Un grupo de 53 organizaciones de la sociedad civil hizo un llamado este martes 10 de marzo a la Asamblea Nacional para que el proceso de elección del próximo defensor del Pueblo se realice mediante un mecanismo transparente, participativo y basado en criterios de idoneidad.
La petición surge ante la proximidad del proceso de selección del titular de la institución encargada de velar por la defensa de los derechos humanos en el país.
El actual defensor del Pueblo, Eduardo Leblanc Leblanc, ha confirmado que aspira a la reelección. Su período constitucional de cinco años vence el próximo 31 de marzo, y su continuidad al frente de la entidad dependerá del voto de los diputados, una vez que la Asamblea Nacional abra el proceso de postulaciones para el próximo quinquenio.
El pronunciamiento
En un pronunciamiento, las organizaciones advirtieron que la designación de la nueva autoridad debe priorizar un perfil capaz de garantizar la independencia y credibilidad de la Defensoría del Pueblo, considerada una pieza clave dentro del sistema democrático.
El documento sostiene que Panamá necesita una Defensoría que funcione como un espacio de escucha, diálogo y construcción de consensos, y que su liderazgo esté guiado por altos estándares éticos y un compromiso firme con los valores democráticos.
Según las organizaciones firmantes, quien asuma el cargo debe convertirse en un aliado de quienes defienden los derechos humanos y en la última línea de defensa de los ciudadanos frente a posibles abusos de poder por parte del Estado.

Las condiciones
Además de cumplir con los requisitos constitucionales establecidos para el cargo, el pronunciamiento plantea una serie de condiciones que, a juicio de los colectivos, deberían formar parte del perfil mínimo del próximo defensor o defensora del pueblo.
Entre esos criterios destacan la solvencia moral, una trayectoria reconocida en la defensa de los derechos humanos y una conducta ética intachable, sin antecedentes relacionados con violencia, acoso o vulneraciones a derechos fundamentales.
Las organizaciones también señalan la importancia de que la persona designada cuente con formación sólida en estándares y tratados internacionales en materia de derechos humanos, así como con experiencia comprobada en el trabajo con la sociedad civil y grupos en situación de vulnerabilidad.
Otro de los aspectos subrayados es la necesidad de garantizar la independencia de la institución frente a intereses políticos o económicos, además de fortalecer su capacidad de mediación para tender puentes entre la ciudadanía, las instituciones del Estado y actores internacionales.
Consejo Consultivo
El pronunciamiento también recomienda que el nuevo titular reactive el Consejo Consultivo de la Defensoría del Pueblo, siguiendo las recomendaciones de la Comisión Interamericana de Derechos Humanos, e integre a representantes con experiencia en la defensa de diversos grupos sociales.
Finalmente, las organizaciones advirtieron que la designación de figuras vinculadas al partido de gobierno o a círculos cercanos del Ejecutivo o del Legislativo podría profundizar la crisis de legitimidad de la institución.

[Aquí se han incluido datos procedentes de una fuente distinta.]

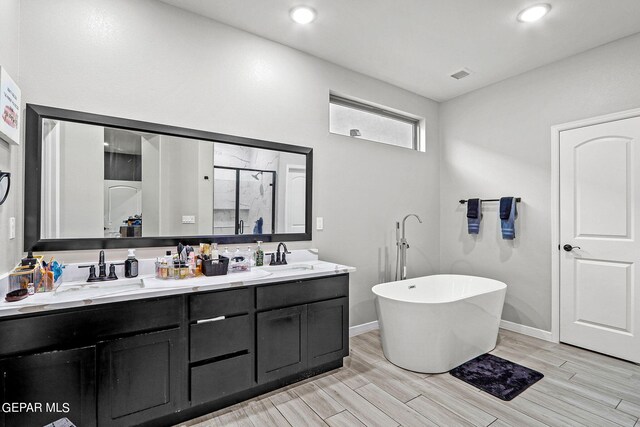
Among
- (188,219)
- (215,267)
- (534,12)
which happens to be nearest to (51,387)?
(215,267)

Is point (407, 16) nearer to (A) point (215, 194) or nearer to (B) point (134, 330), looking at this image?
(A) point (215, 194)

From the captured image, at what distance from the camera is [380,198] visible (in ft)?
12.1

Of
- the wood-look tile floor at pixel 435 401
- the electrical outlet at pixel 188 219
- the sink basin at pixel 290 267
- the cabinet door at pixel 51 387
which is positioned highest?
the electrical outlet at pixel 188 219

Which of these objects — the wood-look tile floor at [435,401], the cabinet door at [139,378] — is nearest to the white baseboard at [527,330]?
the wood-look tile floor at [435,401]

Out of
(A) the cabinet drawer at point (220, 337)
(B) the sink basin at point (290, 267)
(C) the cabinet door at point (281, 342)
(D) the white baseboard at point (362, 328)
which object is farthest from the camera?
(D) the white baseboard at point (362, 328)

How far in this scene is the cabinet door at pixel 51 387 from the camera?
1462 mm

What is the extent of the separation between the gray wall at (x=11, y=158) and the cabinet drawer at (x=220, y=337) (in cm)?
105

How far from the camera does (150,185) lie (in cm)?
229

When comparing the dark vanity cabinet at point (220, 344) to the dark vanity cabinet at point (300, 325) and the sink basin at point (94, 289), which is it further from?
the sink basin at point (94, 289)

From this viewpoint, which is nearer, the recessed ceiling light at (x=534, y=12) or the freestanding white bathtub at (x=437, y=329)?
the recessed ceiling light at (x=534, y=12)

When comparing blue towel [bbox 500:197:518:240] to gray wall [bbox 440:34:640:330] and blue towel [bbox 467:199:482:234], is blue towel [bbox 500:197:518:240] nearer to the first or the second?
gray wall [bbox 440:34:640:330]

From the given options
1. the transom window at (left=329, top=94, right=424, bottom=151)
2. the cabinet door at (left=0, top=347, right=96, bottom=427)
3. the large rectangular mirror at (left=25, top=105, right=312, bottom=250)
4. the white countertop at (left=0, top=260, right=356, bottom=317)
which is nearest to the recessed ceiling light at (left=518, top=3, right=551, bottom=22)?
the transom window at (left=329, top=94, right=424, bottom=151)

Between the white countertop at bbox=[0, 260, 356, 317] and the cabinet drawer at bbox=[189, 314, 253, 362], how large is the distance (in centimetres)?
23

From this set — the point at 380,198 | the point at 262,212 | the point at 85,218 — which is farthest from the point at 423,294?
the point at 85,218
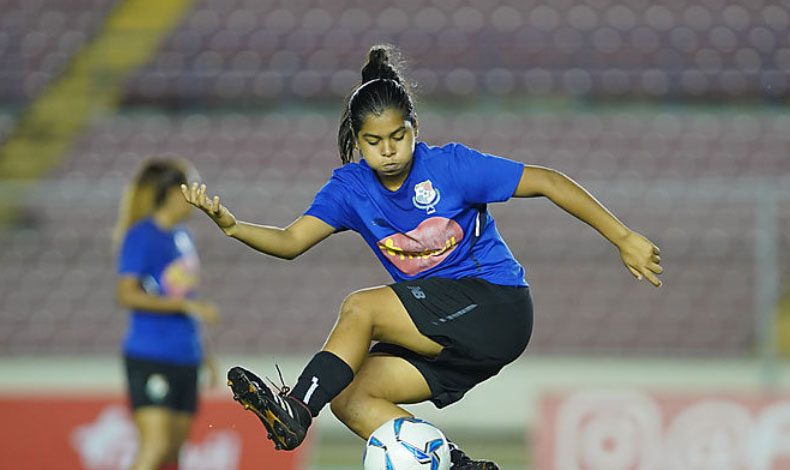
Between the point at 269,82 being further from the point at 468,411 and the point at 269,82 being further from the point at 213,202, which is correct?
the point at 213,202

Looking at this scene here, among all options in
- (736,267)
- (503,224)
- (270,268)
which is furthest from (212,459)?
(736,267)

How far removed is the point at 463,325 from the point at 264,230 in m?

En ese sentido, instaron a los diputados a garantizar un escrutinio público y riguroso durante el proceso de selección, en concordancia con los Principios de París adoptados por la Asamblea General de Naciones Unidas.
Entre las organizaciones que suscribieron el comunicado destacan la Alianza para la Conservación y el Desarrollo (ACD), la Asociación Adopta Bosque Panamá y ANCON, que trabajan en la preservación de áreas protegidas y la promoción de la biodiversidad. En el ámbito social y comunitario, la Asociación Panameña para el Planeamiento de la Familia (APLAFA), la Fundación para el Desarrollo de la Libertad Ciudadana, capítulo panameño de Transparencia Internacional, y la Alianza Ciudadana Pro Justicia, impulsan políticas de salud y transparencia, mientras que colectivos como Guardianes del Río Cobre – OBC y la Red Nacional de Defensa del Agua (RNDA) luchan por la protección de recursos hídricos frente a proyectos extractivos.
Organizaciones de derechos humanos y equidad de género, como CLADEM, Fundagenero y Espacio Encuentro de Mujeres (EEM), se suman a la movilización por la igualdad y la inclusión. A esta red se agregan asociaciones de personas con discapacidad y vulnerabilidades especiales, entre ellas ABAVIP, AEECUP y FRATER, que promueven la accesibilidad y la participación plena en la sociedad. Juntas, estas organizaciones configuran un grupo que articula voces diversas, desde comunidades locales hasta movimientos nacionales, y consolidan un frente ciudadano frente a los desafíos ambientales, sociales y de derechos humanos que enfrenta el país.